Personal information
- Full name: Arthur Cleghorn
- Born: 1 December 1873 Richmond, Victoria
- Died: 27 May 1951 (aged 77) The Alfred Hospital, Prahran, Victoria
- Original team: Richmond City

Playing career^{1}
- Years: Club / Games (Goals)
- 1897–1903: Essendon / 61 (53)
- ^{1} Playing statistics correct to the end of 1903.

Career highlights
- VFL premiership player: 1897; Essendon leading goalkicker: 1899;

= Arthur Cleghorn =

Australian rules footballer (1873–1951)

Arthur Cleghorn (1 December 1873 – 27 May 1951) was an Australian rules footballer who played for the Essendon Football Club in the Victorian Football League (VFL).

==Family==
The son of the tailor and outfitter James Cleghorn (1826-1886), and Ann McPherson Cleghorn, née McGregor (1847-1928), Arthur Cleghorn was born at Richmond, Victoria on 1 December 1873.

==Football==
===Essendon (VFL)===
Playing as a rover, and making his debut, he was one of the 20 who played for Essendon in its first VFL match against Geelong, at Corio Oval, on 8 May 1897: Jim Anderson, Edward "Son" Barry, Arthur Cleghorn, Tod Collins, Jim Darcy, Charlie Forbes, Johnny Graham, Joe Groves, George Hastings, Ted Kinnear, George Martin, Bob McCormick, Pat O'Loughlin, Gus Officer, Ned Officer, Bert Salkeld, George Stuckey, George Vautin, Norman Waugh, and Harry Wright.
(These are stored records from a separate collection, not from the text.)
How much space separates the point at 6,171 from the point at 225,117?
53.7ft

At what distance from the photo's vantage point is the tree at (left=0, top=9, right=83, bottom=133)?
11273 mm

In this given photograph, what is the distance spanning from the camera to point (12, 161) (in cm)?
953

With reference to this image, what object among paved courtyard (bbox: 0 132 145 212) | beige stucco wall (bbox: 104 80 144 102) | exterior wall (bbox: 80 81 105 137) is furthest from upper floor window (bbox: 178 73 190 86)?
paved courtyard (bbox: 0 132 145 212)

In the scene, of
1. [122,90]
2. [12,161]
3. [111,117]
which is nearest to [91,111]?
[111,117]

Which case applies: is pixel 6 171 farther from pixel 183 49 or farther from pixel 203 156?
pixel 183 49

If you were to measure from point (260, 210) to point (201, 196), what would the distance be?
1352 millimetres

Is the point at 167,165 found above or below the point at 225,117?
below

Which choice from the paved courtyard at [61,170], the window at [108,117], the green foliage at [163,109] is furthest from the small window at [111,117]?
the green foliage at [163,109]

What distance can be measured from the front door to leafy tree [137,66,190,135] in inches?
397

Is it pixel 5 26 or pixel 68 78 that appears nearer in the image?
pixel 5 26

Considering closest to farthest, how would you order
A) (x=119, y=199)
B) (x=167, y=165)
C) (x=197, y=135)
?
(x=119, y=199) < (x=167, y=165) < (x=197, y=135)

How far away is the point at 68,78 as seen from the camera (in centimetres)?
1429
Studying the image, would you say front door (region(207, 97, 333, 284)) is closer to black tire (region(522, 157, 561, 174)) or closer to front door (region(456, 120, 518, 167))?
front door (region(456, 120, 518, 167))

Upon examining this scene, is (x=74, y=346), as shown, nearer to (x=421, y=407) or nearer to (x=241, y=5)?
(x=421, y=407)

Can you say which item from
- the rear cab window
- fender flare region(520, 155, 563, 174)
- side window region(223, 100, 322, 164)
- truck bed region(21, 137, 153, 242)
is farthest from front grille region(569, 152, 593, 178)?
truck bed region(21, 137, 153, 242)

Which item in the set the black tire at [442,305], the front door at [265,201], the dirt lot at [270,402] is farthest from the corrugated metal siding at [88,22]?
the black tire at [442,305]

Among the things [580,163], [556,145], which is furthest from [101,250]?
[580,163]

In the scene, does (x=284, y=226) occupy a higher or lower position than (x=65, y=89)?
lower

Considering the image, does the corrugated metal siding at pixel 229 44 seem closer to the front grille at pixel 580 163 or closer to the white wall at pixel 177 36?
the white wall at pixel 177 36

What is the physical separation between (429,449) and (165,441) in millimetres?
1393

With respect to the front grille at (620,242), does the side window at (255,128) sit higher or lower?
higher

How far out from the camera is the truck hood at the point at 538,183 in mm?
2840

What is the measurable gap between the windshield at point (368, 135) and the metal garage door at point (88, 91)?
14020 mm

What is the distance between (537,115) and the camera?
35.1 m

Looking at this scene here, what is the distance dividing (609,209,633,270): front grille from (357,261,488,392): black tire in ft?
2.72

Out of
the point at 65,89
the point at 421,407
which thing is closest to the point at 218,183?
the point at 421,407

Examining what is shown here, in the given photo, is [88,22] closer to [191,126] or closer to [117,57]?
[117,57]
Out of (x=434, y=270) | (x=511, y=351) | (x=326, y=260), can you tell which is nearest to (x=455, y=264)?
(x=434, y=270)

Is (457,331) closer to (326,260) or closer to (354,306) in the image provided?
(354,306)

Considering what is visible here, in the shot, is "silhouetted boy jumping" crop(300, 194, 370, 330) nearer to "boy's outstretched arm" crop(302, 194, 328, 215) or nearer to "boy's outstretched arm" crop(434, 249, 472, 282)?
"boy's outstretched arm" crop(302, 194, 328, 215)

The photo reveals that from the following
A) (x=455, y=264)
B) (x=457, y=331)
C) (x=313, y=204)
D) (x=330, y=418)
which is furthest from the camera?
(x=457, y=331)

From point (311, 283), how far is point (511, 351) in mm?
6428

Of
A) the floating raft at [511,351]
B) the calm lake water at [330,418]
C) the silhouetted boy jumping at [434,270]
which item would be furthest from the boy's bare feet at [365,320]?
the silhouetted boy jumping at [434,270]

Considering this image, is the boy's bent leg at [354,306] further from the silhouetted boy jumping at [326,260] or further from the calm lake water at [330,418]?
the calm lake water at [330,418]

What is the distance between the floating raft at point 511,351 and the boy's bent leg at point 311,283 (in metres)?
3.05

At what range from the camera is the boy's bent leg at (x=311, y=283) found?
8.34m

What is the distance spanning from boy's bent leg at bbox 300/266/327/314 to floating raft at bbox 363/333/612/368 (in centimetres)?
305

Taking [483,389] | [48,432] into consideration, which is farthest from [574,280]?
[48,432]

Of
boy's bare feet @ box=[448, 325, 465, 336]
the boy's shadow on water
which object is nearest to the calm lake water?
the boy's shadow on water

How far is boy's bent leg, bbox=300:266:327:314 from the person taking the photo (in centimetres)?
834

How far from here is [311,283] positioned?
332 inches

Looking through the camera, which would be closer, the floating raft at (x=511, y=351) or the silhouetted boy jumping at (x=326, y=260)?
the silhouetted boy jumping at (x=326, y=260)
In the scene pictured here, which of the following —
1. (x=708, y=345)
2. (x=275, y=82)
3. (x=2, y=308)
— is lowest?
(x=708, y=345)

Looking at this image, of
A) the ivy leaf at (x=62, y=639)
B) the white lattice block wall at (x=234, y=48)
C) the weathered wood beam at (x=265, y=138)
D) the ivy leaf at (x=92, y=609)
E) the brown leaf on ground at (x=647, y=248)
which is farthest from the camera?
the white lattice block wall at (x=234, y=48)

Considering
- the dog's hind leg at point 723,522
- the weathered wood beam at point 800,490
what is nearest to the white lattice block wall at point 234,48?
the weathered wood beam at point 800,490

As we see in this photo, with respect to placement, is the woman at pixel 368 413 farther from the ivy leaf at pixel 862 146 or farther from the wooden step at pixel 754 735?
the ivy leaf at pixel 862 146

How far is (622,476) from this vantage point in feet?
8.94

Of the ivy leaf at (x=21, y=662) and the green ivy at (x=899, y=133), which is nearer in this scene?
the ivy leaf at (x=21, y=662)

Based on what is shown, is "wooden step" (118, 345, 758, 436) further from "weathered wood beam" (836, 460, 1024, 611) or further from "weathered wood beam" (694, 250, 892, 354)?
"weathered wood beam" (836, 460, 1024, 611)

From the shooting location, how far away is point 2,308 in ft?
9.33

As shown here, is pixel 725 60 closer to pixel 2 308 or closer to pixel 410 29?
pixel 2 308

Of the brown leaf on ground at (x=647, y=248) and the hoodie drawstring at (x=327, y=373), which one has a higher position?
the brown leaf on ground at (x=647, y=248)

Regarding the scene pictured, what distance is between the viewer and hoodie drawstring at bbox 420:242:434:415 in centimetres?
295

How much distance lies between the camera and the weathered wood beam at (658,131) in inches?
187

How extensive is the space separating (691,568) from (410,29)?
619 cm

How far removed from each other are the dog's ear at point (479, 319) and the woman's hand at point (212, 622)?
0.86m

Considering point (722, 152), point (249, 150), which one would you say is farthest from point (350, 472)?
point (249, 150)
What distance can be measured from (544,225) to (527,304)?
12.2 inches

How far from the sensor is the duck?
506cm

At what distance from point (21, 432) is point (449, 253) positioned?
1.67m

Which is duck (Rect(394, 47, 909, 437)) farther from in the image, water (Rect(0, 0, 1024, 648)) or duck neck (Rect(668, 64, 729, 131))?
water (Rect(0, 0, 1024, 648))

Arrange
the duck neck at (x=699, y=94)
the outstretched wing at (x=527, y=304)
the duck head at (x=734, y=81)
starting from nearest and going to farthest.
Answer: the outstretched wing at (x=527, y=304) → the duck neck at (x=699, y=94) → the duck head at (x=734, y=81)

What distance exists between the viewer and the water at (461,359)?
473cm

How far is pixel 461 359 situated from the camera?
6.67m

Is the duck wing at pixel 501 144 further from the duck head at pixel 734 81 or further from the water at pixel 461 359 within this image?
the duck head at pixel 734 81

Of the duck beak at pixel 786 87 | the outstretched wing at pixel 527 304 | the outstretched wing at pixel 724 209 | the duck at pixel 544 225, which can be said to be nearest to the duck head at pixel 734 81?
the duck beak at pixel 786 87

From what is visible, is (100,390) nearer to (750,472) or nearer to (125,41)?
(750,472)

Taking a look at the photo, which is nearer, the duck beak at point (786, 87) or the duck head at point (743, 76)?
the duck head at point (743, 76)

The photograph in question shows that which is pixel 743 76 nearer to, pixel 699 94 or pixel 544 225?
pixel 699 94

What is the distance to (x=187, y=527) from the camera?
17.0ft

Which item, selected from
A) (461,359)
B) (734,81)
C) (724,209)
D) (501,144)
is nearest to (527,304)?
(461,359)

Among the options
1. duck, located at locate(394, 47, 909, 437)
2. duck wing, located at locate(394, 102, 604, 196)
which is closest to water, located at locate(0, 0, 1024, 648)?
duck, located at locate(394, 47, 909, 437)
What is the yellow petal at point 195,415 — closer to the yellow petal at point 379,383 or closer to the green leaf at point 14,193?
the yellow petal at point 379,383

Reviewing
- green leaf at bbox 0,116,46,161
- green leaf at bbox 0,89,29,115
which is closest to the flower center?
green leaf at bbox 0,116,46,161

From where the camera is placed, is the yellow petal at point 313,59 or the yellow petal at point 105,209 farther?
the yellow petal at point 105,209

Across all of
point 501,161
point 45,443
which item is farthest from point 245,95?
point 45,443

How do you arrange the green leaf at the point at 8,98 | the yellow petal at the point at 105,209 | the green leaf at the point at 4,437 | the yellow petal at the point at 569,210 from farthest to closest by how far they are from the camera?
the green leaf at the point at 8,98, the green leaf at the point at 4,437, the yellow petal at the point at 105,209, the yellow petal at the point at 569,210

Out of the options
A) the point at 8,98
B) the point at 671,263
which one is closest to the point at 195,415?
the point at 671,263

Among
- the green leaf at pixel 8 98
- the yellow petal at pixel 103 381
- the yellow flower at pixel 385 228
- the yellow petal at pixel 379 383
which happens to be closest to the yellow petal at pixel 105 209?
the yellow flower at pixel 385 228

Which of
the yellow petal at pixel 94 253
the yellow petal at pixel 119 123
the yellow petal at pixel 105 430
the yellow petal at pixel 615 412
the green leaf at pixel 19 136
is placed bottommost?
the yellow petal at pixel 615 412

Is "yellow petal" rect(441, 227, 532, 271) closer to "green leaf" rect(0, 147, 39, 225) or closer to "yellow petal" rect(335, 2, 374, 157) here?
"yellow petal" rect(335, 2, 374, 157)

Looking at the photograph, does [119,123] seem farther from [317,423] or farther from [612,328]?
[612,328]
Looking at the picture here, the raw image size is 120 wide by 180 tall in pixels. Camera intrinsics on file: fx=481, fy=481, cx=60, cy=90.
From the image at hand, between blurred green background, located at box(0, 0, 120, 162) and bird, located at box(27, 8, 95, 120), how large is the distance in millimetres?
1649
In the first year of the VFL competition, 1897, he became one of the club's and the VFL's first premiership players.

He topped the club's goalkicking tally in 1899 and, on 26 August 1899 kicked 5 goals against St Kilda.

===Richmond (VFA)===
He was cleared from Essendon to Richmond in June 1904.

Playing on the half-forward flank, he was a member of Richmond's 1905 Victorian Football Association (VFA) premiership team.

==Death==
He died on 27 May 1951, at the Alfred Hospital, Prahran, Victoria, three weeks after he was struck by a car, near his home in Moorabbin, on 5 May 1951.